Exercise task | Give back exactly the lines that run from the line containing "What is the distance between" through the end of the listing below. Leave out every other line.

##### Listing

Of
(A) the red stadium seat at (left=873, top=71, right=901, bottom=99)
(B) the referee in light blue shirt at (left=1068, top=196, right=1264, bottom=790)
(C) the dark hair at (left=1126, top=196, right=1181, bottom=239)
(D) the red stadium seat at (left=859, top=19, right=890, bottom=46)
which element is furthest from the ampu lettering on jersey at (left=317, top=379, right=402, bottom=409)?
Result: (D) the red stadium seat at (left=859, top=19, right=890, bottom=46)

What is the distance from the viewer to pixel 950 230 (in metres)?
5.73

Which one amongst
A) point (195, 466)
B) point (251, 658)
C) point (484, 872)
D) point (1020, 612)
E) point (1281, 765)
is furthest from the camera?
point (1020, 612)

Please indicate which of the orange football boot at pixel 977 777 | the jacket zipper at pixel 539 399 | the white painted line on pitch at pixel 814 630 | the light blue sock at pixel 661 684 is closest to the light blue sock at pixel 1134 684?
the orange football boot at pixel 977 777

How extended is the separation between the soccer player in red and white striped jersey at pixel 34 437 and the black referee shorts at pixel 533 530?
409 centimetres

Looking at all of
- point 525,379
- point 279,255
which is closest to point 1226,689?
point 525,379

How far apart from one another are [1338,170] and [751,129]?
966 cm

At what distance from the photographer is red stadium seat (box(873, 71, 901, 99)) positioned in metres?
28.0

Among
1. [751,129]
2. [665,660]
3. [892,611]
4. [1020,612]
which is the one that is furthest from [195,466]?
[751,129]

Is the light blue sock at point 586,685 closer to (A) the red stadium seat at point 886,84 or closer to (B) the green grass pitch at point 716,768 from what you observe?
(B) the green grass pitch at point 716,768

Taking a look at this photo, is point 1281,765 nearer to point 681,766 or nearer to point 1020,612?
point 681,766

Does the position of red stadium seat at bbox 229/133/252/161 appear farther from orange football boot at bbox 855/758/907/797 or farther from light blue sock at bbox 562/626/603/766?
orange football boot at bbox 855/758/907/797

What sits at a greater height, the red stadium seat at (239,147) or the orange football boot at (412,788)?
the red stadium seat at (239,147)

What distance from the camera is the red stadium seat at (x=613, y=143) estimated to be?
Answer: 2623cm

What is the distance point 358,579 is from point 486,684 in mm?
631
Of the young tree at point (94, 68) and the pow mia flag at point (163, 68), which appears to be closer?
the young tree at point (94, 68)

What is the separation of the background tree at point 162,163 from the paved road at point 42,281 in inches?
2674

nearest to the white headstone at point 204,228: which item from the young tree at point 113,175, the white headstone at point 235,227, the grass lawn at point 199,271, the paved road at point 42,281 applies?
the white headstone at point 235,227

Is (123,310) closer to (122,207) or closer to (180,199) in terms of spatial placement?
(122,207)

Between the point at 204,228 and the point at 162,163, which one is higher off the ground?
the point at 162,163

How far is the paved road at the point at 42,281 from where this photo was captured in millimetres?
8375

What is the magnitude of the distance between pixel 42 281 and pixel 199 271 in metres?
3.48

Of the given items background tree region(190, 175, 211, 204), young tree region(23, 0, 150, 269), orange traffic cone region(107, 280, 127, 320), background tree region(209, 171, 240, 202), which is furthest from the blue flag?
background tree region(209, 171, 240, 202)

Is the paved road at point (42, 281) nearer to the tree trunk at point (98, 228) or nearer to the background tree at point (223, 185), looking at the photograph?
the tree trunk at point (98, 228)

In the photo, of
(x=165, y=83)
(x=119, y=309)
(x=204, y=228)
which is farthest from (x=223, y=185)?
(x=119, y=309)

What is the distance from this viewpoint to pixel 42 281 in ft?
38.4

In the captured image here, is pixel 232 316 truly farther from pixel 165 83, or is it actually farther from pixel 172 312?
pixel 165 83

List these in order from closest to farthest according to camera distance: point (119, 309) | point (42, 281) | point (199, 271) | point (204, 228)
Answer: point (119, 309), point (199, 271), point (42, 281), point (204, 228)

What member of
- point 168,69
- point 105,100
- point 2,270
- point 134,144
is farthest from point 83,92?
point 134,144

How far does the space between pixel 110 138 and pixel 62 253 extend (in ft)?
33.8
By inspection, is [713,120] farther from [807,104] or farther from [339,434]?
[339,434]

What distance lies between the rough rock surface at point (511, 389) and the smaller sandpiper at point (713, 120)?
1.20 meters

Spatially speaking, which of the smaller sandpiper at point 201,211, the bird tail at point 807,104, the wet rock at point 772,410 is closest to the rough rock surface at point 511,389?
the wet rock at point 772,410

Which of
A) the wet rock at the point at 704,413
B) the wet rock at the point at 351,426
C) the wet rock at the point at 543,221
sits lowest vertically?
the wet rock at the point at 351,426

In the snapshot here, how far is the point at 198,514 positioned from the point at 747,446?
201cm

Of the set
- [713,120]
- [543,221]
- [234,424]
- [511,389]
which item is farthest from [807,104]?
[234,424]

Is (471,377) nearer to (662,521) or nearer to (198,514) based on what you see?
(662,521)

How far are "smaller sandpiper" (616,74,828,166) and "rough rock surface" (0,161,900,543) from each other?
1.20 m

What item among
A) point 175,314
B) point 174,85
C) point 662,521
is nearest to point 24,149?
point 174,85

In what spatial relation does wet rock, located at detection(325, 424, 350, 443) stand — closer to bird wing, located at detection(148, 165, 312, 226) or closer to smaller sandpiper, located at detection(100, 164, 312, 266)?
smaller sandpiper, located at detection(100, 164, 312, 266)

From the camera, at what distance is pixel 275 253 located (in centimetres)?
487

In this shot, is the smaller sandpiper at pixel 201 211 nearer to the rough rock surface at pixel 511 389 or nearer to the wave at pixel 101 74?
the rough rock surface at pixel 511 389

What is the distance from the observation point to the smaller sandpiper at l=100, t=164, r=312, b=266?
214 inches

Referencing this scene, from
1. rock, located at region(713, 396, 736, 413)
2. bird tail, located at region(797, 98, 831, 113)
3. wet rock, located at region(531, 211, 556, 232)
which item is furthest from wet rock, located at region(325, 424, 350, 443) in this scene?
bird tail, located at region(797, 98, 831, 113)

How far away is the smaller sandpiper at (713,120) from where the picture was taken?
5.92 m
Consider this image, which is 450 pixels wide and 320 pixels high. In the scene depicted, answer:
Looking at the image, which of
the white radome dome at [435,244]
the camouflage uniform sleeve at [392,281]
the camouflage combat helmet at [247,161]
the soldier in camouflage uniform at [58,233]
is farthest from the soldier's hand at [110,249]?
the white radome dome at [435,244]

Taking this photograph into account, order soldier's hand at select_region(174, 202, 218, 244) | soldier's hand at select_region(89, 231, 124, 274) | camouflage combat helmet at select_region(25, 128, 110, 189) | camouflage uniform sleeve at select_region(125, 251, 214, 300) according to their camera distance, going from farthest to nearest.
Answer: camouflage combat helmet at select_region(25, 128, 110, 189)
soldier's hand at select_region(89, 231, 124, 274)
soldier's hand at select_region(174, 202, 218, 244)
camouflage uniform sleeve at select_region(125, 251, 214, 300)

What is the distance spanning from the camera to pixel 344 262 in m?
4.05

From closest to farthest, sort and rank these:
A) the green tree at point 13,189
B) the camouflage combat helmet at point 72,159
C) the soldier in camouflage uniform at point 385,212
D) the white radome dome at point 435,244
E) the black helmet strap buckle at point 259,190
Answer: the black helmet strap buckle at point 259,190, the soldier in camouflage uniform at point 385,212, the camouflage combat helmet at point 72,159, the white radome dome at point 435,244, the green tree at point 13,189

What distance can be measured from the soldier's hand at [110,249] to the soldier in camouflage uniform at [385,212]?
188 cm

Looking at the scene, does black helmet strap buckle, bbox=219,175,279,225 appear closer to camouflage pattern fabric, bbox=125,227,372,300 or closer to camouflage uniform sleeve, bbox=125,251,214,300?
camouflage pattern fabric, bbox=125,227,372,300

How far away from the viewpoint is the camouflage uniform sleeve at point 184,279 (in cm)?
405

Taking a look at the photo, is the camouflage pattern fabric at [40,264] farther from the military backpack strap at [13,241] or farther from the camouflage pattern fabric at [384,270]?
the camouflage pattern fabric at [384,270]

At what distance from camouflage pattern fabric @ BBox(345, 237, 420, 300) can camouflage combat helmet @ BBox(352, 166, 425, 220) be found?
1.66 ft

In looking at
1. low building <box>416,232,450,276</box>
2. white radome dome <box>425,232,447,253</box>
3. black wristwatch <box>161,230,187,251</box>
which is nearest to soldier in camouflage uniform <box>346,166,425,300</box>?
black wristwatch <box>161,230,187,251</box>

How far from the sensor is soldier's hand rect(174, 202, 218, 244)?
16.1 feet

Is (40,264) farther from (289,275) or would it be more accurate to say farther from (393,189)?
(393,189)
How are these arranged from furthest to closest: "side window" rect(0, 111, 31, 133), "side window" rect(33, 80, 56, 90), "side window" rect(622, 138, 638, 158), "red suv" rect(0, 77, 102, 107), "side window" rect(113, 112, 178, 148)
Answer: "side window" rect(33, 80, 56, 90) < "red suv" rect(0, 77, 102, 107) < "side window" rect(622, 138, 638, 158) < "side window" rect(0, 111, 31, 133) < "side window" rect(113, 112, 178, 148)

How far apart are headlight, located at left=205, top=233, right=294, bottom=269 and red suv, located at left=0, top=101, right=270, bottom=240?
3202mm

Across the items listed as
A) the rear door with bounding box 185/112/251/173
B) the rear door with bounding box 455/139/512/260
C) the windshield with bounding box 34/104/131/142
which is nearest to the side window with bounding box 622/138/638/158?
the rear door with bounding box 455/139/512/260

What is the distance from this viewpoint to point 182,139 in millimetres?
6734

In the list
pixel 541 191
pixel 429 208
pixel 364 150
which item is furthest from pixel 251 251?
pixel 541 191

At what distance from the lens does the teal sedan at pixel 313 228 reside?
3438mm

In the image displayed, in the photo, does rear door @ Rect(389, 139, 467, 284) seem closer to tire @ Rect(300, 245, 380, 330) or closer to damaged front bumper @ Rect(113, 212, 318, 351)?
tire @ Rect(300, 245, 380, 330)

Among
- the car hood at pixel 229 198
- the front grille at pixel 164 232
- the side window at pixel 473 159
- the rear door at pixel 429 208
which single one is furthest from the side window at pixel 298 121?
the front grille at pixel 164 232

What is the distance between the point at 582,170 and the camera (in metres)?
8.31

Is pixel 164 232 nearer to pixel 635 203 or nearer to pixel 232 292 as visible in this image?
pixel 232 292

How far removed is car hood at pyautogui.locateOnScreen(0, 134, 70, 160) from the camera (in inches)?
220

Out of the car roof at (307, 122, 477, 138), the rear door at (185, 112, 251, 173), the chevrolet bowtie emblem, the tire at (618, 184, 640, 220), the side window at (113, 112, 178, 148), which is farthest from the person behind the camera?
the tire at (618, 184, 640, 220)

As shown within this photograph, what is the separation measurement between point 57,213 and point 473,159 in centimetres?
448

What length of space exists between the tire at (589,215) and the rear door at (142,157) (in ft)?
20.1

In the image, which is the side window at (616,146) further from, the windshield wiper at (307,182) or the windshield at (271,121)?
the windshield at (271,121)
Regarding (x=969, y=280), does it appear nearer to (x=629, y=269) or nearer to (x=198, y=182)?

##########

Expected answer |
What is the distance between the point at 582,170 and the camera (in metres)?
8.31

Is pixel 164 232 nearer to pixel 635 203 or nearer to pixel 232 292 as visible in this image?
pixel 232 292

How far removed is car hood at pyautogui.locateOnScreen(0, 134, 70, 160) from the camera (in inches)?
220

Out of the car roof at (307, 122, 477, 138), the rear door at (185, 112, 251, 173), the chevrolet bowtie emblem, the tire at (618, 184, 640, 220), the side window at (113, 112, 178, 148), which is farthest from the person behind the camera?
the tire at (618, 184, 640, 220)

As shown within this photograph, what is the separation measurement between point 57,213 and point 473,159 in centimetres?
448

What length of space exists between the tire at (589,215) and the rear door at (142,157) (in ft)?
20.1

In the image, which is the side window at (616,146) further from, the windshield wiper at (307,182) or the windshield at (271,121)?
the windshield at (271,121)
Regarding (x=969, y=280), does it appear nearer to (x=629, y=269) or nearer to (x=198, y=182)?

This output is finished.